● TEXT UNDER STUDY:
__________

Significance. If the results hold under rigorous evaluation, the work offers a practical advance for contact-aware humanoid policies by demonstrating that single-stage touch dreaming can yield contact-rich representations that improve real-robot dexterity and stability. The integration of an RL lower-body controller with VR data collection and the open-source release are positive contributions to reproducible humanoid research.
major comments (3)
- [Section 5] Section 5 (Experiments and Results): The abstract and main results report a 90.9% relative success-rate improvement and 30% ablation gain, yet provide no information on the number of trials per task, per-seed variance, statistical significance tests, or failure-mode analysis. Without these, the load-bearing empirical claim cannot be properly evaluated for robustness.

__________

● EXERCISE DATA:
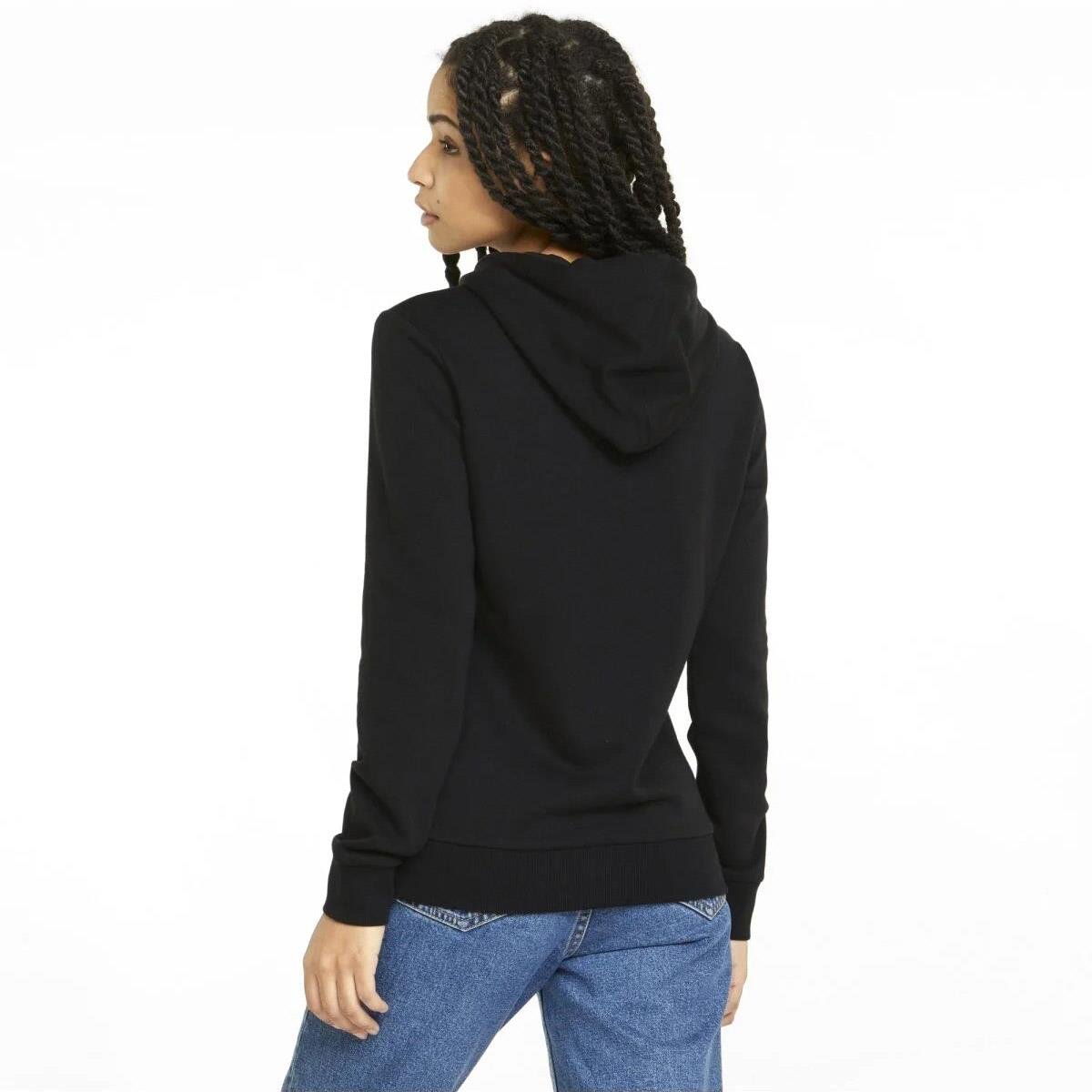 Puma ESS+ Metallic Logo  Hoodie Kadın Sweatshirt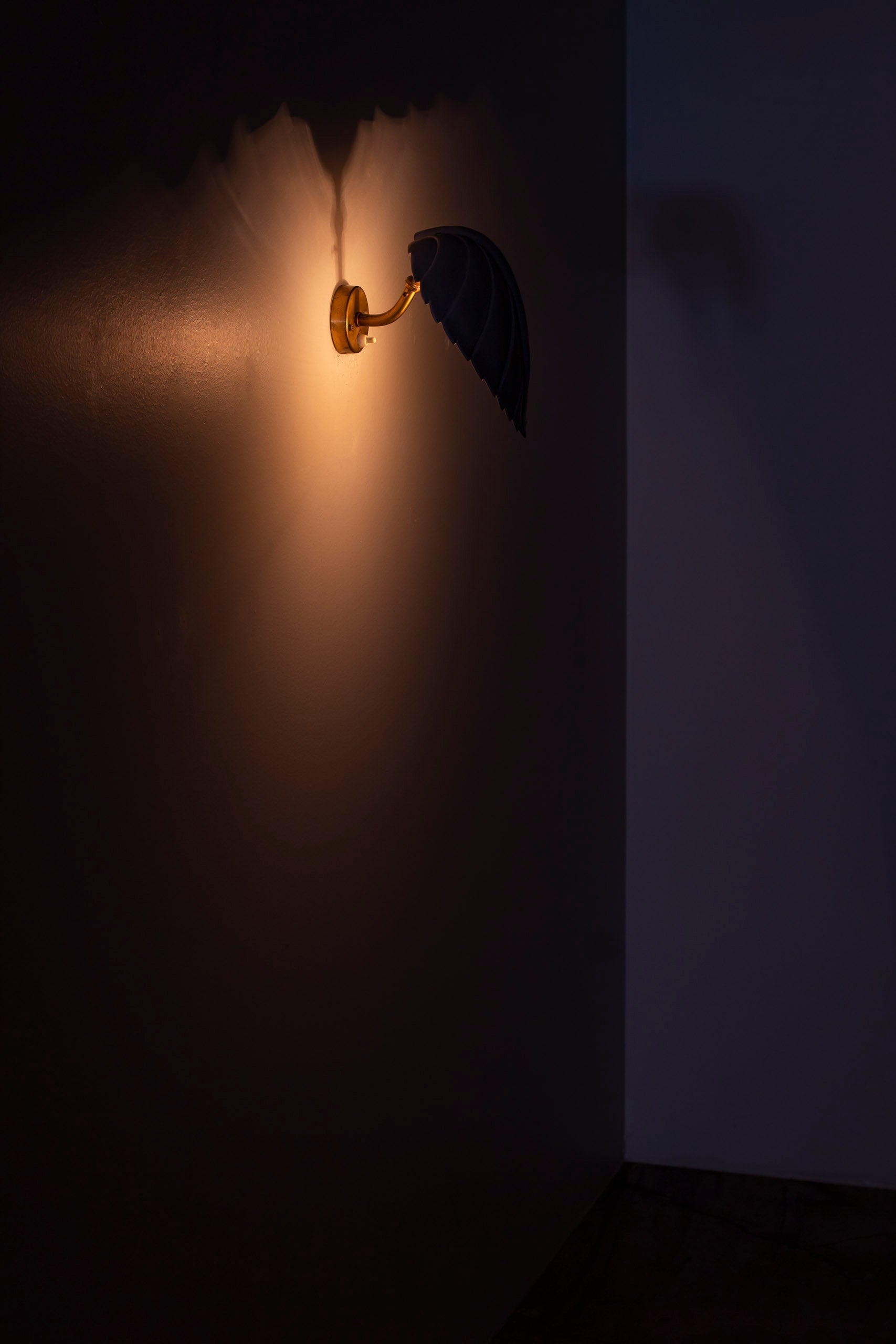 Wall lamps by Hans Bergström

__________

● TASK A:
According to the review text, what relative success-rate improvement do the abstract and main results report?
● TASK B:
The review text names several kinds of information that Section 5 fails to provide. List all of them.

● WORKED SOLUTION A:
A 90.9% relative success-rate improvement.

● WORKED SOLUTION B:
- The number of trials per task
- Per-seed variance
- Statistical significance tests
- Failure-mode analysis